Задания =
A: Сколько карманных воров Джонс отправил в Гайяну, согласно тексту о Джонсе?
B: Выведите из текста о Джонсе всё, начиная со слов «Никому и дела» и вплоть до слов «и очень подчеркивает.».

Текст =
---

Никому и дела не было, когда Джонс представлял свою аудиторию для выступлений сторонников гомосексуализма, когда его хвалил реакционный журналист за отправку в Гайяну 160 карманных воров, когда ему пели дифирамбы «левые»…
Перебежчики, пишет Батлер, жаловались на запугивания? Обычное дело — если вы хотите, чтобы поезда соблюдали расписание, приходится терпеть некоторый авторитаризм… А о «неприятном» Батлер ничего тогда не знала — это свое незнание она очень и очень подчеркивает.
Однажды она проговорила с Джонсом до утра, и в конце встречи тот вынул снимок женщины из Биафры с ребенком, умершим от голода, на руках, и спросил (это был момент из «Великого инквизитора», замечает Батлер):
— Как мог какой бы то ни было бог создать мир, в котором эта мать и это дитя так бы страдали? Какая в этом могла быть цель?

---

Исходные данные =

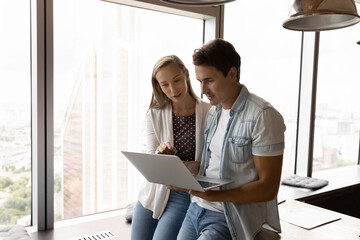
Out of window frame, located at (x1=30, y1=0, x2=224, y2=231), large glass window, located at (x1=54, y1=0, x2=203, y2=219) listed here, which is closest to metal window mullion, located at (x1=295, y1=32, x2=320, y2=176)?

---

Ответы =
A: 160.

B:
Никому и дела не было, когда Джонс представлял свою аудиторию для выступлений сторонников гомосексуализма, когда его хвалил реакционный журналист за отправку в Гайяну 160 карманных воров, когда ему пели дифирамбы «левые»…
Перебежчики, пишет Батлер, жаловались на запугивания? Обычное дело — если вы хотите, чтобы поезда соблюдали расписание, приходится терпеть некоторый авторитаризм… А о «неприятном» Батлер ничего тогда не знала — это свое незнание она очень и очень подчеркивает.